Du reste, la piété est avant tout intérieure. Elle consiste moins dans des manifestations externes, processions, sacrifices, offrandes, que dans la sagesse et la justice de l’âme. Les dieux n’accueillent point les hommages des hommes pervers, mais ils se plaisent à recevoir ceux des hommes raisonnables qui savent conserver la rectitude morale dans leurs relations avec les dieux ou les hommes (149 e, 150 a, b). Cette conception éthico-religieuse de la piété à laquelle aboutit la discussion entre Socrate et Alcibiade ne s’écarte nullement des voies tracées par Platon. Ce dernier n’avait-il pas insisté aussi pour inculquer à tous les citoyens cette maxime « la plus belle et la plus vraie : de la part de l’homme vertueux, c’est une action louable, excellente, qui contribue infiniment au bonheur de sa vie et qui est tout à fait dans l’ordre, d’offrir aux dieux des sacrifices et de communiquer avec eux par des prières et des offrandes et un culte assidu ; mais à l’égard du méchant, c’est tout le contraire, parce que l’âme de celui-ci est impure, tandis que celle du juste est pure. Or, il ne convient pas à un homme de bien, à plus forte raison à un dieu, d’accueillir les dons présentés par une main souillée de crimes. Tous les soins que prennent les méchants pour gagner la bienveillance des dieux sont donc inutiles. Le juste, lui, y travaille avec succès » (Lois, IV, 716 c, d, e). Le second Alcibiade illustre ce principe en apportant l’exemple des Athéniens et des Lacédémoniens traités de façon si différente par le dieu qu’ils invoquaient (148 d et suiv.).

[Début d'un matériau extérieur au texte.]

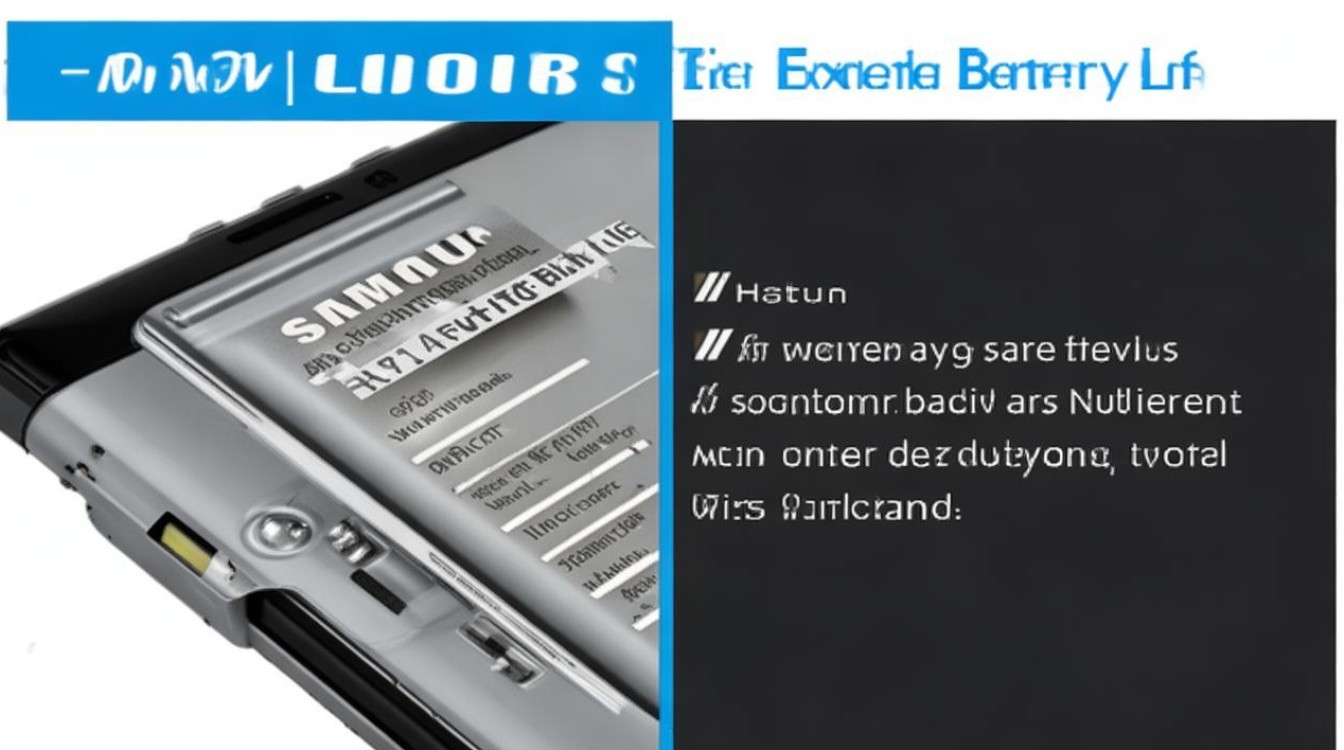 三星电池不耐用怎么办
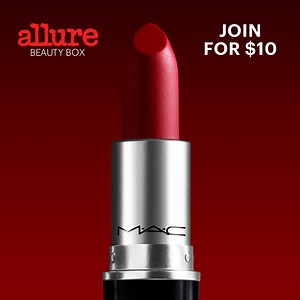 338 reactions · 48 shares | Don’t miss out on our September Best of Beauty Box which includes a full-size of one of our favorite MAC lipsticks. | Allure | Facebook
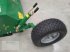 Mulcher typu Geo Mulcher Geo ATV 145 KD Plus 20PS Benzin Quad Schlegelmulcher NEU, Neumaschine v Sülzetal OT Osterweddingen (Obrázek 4)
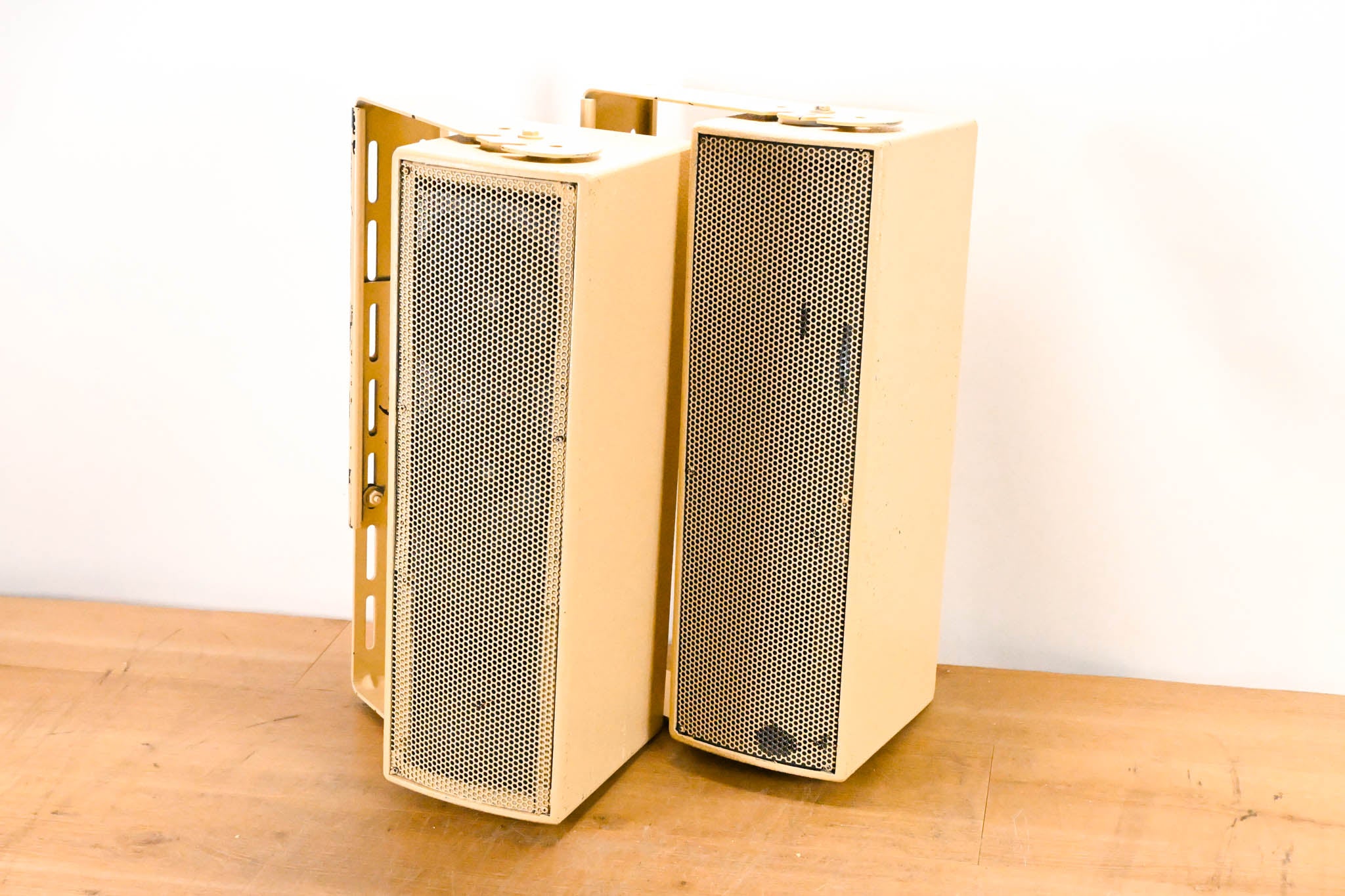EAW UB52 Two-Way Full-Range Loudspeaker (PAIR)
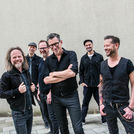 Fiddler\'s Green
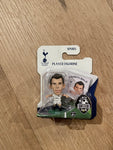 Gareth Bale Tottenham Hotspurs Soccerstarz Figure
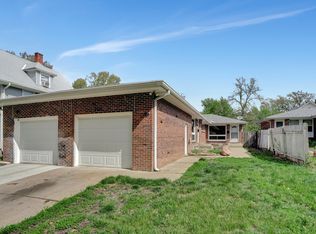 2132 Euclid Ave, Lincoln, NE 68502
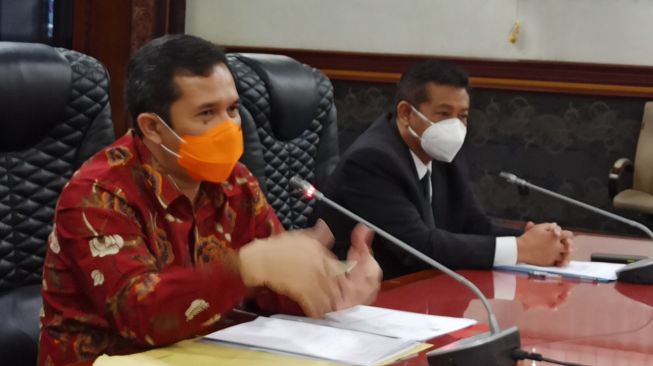 Terdampak Larangan Mudik, Pekerja Transportasi Umum Perlu Dapat Insentif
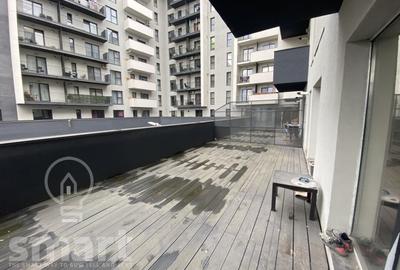 Apartament cu 2 camere semidecomandat în Mărăști - 14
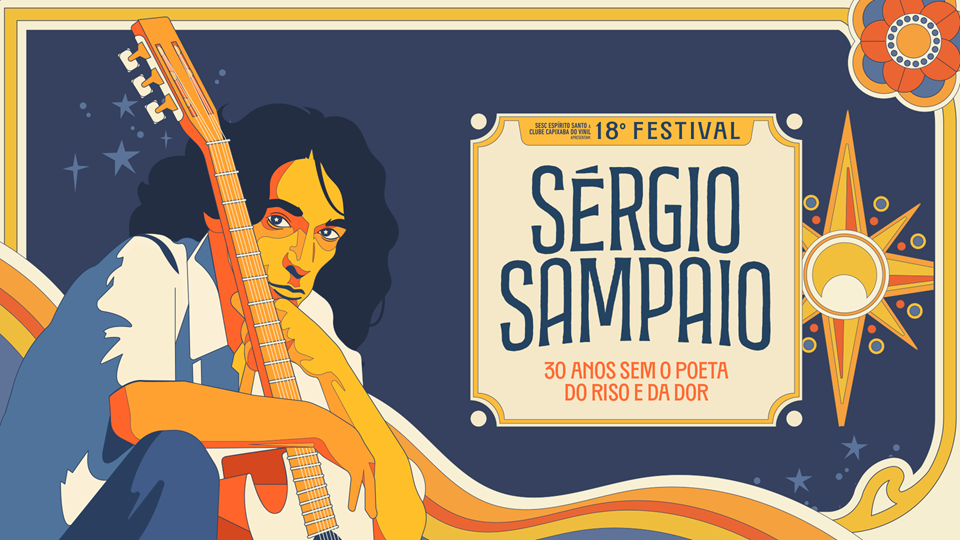 CAPA - Sérgio Sampaio - 1920X1080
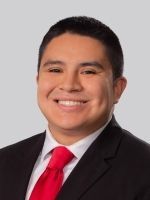 Wilfredo Najarro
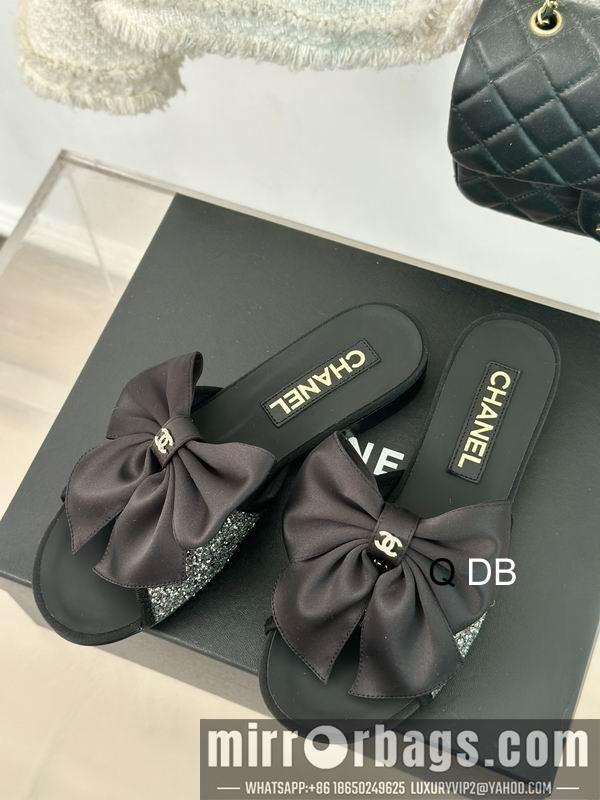 Chanel Shoes sz35-39 DB0704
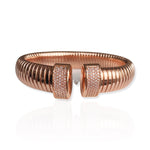 Guilloche Cuff - NOA -
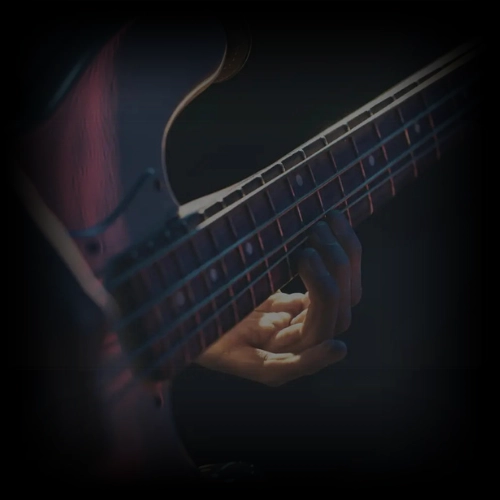 Clases de bajo online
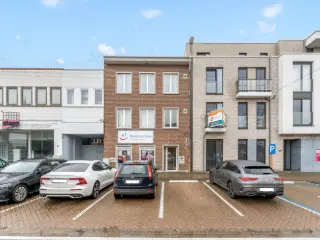 Handelspand te koop Beerzel (RBU00621)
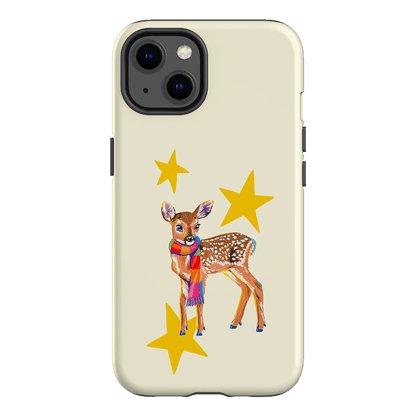 Starry Fawn Printed Phone Cases iPhone 13 / Armoured by Femke Studio - The Dairy
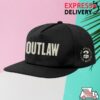 kenny 2Pac Merch Store Outlaw Snapback Hata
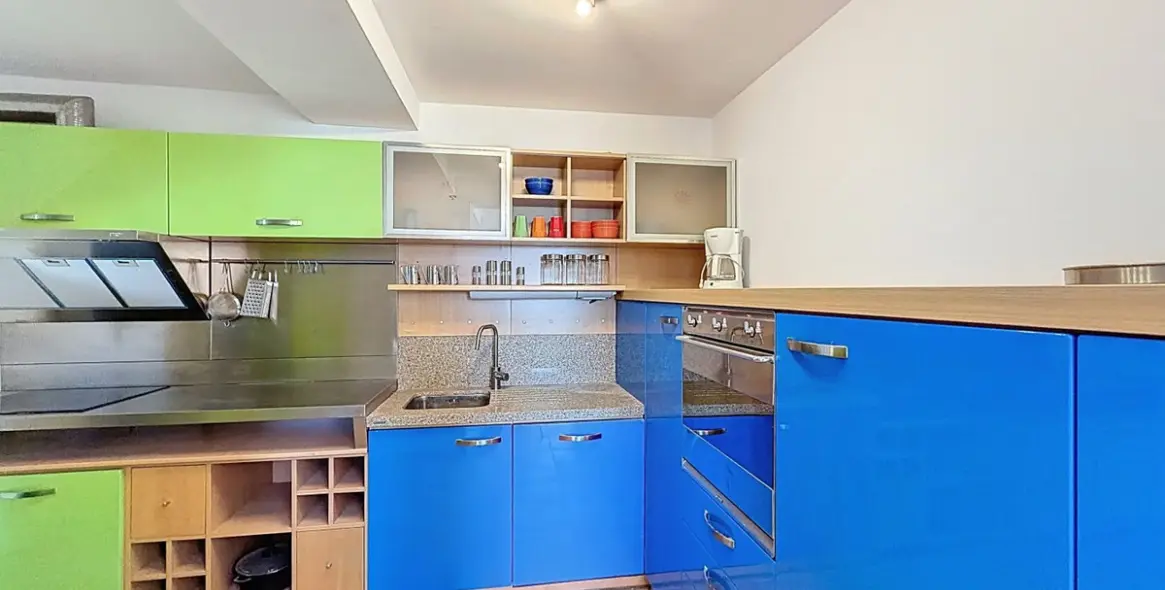 Venta de villa independiente en Alcaucín 43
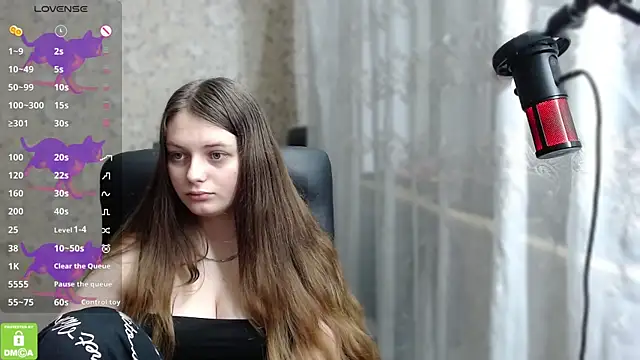 Nana Hot online show from 02.21.25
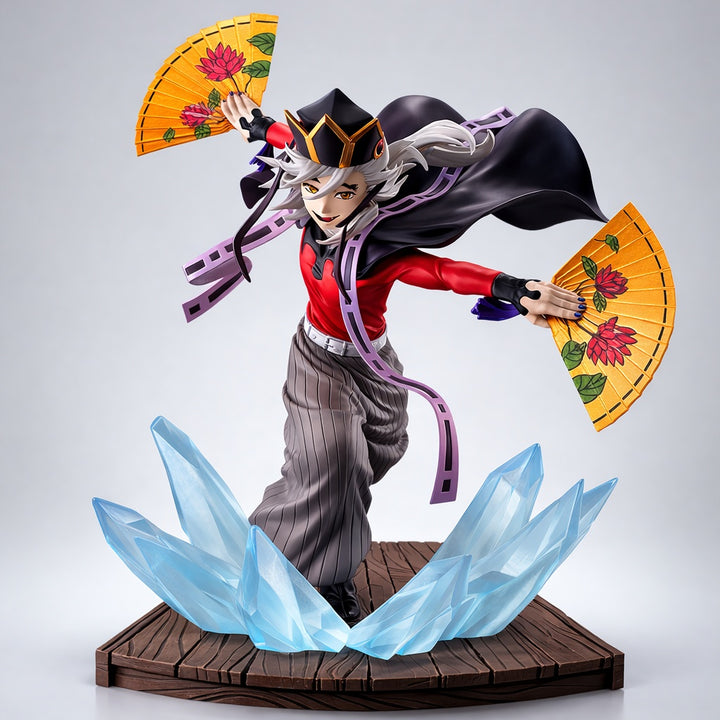 Bandai Spirits - Demon Slayer: Kimetsu no Yaiba - Doma - Ichibansho Figure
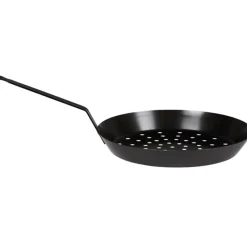 Poêle à marron^Gifi Discount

En somme, c’est, de part et d’autre, la même attitude religieuse, attitude hostile à toute forme de piété qui n’est pas l’expression d’une vie droite et honnête et qui ne s’édifie pas d’abord sur une vertu éclairée. La prière du Socrate pseudo-platonicien, d’inspiration pythagoricienne, n’est qu’une variété de la prière que le Socrate platonicien enseignait à Phèdre sur les bords de l’Ilissos : « Ô cher Pan, et vous, divinités de ces lieux, donnez-moi la beauté intérieure, et faites que tout ce que j’ai d’extérieur soit en harmonie avec mon intérieur. Que riche me paraisse le sage, et je souhaite pour moi l’abondance de richesse que seul un sage peut porter et conduire avec soi » (Phèdre, 279 b, c).